When testing the usability of LLMs to our operations as a virtual assistant, we’ve encountered some notable examples where it has returned false information, which we, as experts, could quickly see in the data.

One of our tech developers, for example, was using an LLM to explore its capabilities in writing code. While assistance in coding is an incredibly useful way to use LLMs, our team of tech experts were able to determine the errors in the coding the LLM returned only because of their extensive IT knowledge. We saw a similar example when testing LLMs’ potential with data harmonization. We recently tested ChatGPT with matching descriptions of make-up UPCs with the corresponding color shade. While the result was good, it wasn’t good enough. We determined that the LLM returned the correct data in 80% of the cases: the only problem is, as LLMs state their outputs as fact, you don’t know which 20% are wrong, and which ones are correct. And that simply isn’t good enough for data quality.

These issues do not speak to the potential of these tools, which remains huge. But it speaks about the limitations of relying on these tools extensively in an industry where data teams pursue 100% accuracy and full traceability of the manipulations of their data.

The Way Forward: Humans + Technology

The development of AI has simply been breath-taking over the past few years.

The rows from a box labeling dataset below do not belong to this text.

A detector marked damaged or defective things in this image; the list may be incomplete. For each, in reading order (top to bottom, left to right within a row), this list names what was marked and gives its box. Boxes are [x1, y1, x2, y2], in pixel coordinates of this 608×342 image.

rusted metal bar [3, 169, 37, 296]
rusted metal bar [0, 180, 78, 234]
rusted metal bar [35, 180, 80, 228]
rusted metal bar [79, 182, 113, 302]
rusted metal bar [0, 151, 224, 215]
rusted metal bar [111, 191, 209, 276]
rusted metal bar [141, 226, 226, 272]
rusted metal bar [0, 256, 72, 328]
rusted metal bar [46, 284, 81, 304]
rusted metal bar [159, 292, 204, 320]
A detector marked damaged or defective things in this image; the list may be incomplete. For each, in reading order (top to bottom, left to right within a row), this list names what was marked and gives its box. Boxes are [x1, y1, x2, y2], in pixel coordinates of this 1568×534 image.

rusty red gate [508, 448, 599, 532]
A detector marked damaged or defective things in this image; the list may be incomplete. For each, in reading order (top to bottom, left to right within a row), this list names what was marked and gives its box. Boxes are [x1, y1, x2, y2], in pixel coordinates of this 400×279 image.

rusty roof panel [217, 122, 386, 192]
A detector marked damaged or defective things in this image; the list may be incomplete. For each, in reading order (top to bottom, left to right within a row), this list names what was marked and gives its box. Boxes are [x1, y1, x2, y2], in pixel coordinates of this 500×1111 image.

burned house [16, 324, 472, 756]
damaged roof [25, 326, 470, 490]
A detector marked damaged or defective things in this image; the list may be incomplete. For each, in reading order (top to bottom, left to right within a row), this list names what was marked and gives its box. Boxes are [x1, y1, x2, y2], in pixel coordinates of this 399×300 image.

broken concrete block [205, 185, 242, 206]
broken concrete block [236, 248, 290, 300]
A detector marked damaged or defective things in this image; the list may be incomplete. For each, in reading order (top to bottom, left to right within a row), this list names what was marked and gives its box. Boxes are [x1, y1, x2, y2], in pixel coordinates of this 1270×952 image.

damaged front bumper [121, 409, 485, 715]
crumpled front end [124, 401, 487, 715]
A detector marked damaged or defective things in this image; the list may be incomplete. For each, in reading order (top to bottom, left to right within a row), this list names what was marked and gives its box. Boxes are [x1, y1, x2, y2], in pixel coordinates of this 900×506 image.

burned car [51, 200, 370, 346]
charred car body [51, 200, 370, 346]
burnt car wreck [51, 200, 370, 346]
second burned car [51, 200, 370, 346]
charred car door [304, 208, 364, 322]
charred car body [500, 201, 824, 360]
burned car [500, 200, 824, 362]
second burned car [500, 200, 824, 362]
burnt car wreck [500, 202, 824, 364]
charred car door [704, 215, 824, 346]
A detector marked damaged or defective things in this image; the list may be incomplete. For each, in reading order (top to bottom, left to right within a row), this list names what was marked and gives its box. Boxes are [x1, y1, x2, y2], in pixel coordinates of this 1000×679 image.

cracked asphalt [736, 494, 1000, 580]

It's truly remarkable how far we've come in the field of AI, and LLMs like ChatGPT-4 are a prime example of how cutting-edge technology can change the game. We have no doubt that in the future, technology will continue to advance to a point where not a ton of human intervention is needed. But we’re not there yet.

Pure AI approaches today reach well below quality and traceability service levels clients are demanding in our industry. Market data mobilizes millions in innovation investments, M&As, budget allocations.... Who would rely on data without traceable by definition accuracy for these types of pivotal decisions?

To yield to 100% data quality, the hybrid approach of AI with human intervention remains necessary. That’s because AI is currently only useful to the extent that the data it’s based on is of quality and comparable – and that’s where human intervention is important. We still need humans to verify, modify, and recheck data sources to ensure Quality-in-Quality-Out, to ensure that the information you render is trusted, accurate, and can help you make smarter decisions.

In conclusion, the potential benefits of using LLMs are enormous. With immediate value in development, reference data management, as well as in data analysis, LLMs are transforming the way we work. But if operating in a context where reliability of a service is the first element customers are asking for, one still has to stick to the best tested method: human experts aided by machines as virtual assistants.